──────── EXTRACTED TEXT ────────
Nita Sweeney (author of Depression Hates a Moving Target) recommends using the cookie jar method when combining finances with a partner.
Nothing kills the mood quite like paying the bills. But unfortunately, money is an unavoidable aspect of life — even when it comes to living life with your significant other.
Talking about finances with your partner can be awkward. And when one partner earns more than the other, it can be downright tense.
If you make more money than your significant other, should you bear most of the financial responsibility? Should your partner cover your half if you’re not earning as much? Or should it just be split evenly?
For such a touchy subject, we turned to the experts. Here’s what they had to say.
If You’re Struggling To Find Balance, You’re Not Alone
Every relationship is different, and when it comes to finances and sharing wealth, there are a lot of factors to consider. But generally speaking, these kinds of lovers’ quarrels are more common than you might think.
“Talking about and managing finances as a couple is one of the hardest (but one of the most important) conversations you’ll have,” says Nikolina Jeric of 2Date4Love.com. “In fact, it’s so important that it can make or break your relationship.”
“According to some statistics,” Jeric continues, “[seven] out of 10 couples experience financial stress in a relationship. And 45% of couples had arguments provoked by household finances.”
Samantha Moss, an editor at Romantific.com, agrees. “One of the most common reasons why couples fight and even divorce is money. That is why couples must talk about money openly and honestly.”
So, how can two people work around what CNBC called the leading cause of stress in romantic relationships? It takes a lot of talking, listening and experimenting.
Splitting It Straight Down The Middle
One way to handle shared costs is by splitting everything down the middle. But experts advise caution. While a 50/50 split looks good on paper, it may do more harm than good.
────────
## TO BE DONE
**1)** In the article on couples and money, return everything from "Talking about finances" down to "be split evenly?".
**2)** Using the article on couples and money, decide whether each statement agrees with it, answering yes or no and quoting the deciding words: (a) Jeric cites a figure that seven out of 10 couples experience financial stress in a relationship. (b) Samantha Moss is an editor at 2Date4Love.com. (c) The experts present a 50/50 split as a safe choice with no drawbacks.
The listing that follows was drawn from a different source.
──────── MATERIAL SHOWN ────────
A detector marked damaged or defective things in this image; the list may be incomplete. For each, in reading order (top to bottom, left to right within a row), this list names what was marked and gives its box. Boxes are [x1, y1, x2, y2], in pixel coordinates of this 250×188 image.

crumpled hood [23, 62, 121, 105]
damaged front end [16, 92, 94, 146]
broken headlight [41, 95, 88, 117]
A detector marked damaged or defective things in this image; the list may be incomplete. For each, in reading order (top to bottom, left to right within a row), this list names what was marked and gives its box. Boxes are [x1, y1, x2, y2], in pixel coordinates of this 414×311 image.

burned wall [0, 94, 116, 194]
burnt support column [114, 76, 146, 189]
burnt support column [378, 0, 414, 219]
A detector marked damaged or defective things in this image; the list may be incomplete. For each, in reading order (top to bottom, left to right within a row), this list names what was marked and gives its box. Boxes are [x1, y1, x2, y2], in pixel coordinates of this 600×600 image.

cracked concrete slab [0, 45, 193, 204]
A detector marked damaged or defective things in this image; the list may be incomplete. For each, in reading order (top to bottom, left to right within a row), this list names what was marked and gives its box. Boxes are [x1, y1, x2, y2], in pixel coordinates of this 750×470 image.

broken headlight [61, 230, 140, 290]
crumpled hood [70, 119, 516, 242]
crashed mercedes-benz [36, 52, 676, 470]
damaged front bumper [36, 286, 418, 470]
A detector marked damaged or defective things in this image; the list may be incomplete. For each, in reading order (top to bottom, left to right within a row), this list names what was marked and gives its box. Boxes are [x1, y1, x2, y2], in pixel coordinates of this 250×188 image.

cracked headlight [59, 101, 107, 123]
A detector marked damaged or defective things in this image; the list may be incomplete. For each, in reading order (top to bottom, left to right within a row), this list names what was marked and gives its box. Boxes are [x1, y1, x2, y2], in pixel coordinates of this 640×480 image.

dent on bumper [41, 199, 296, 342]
────────
## WRITTEN ANSWERS
**1)**
Talking about finances with your partner can be awkward. And when one partner earns more than the other, it can be downright tense.
If you make more money than your significant other, should you bear most of the financial responsibility? Should your partner cover your half if you’re not earning as much? Or should it just be split evenly?

**2)**
(a) Yes: "[seven] out of 10 couples experience financial stress in a relationship"
(b) No: "Samantha Moss, an editor at Romantific.com"
(c) No: "While a 50/50 split looks good on paper, it may do more harm than good."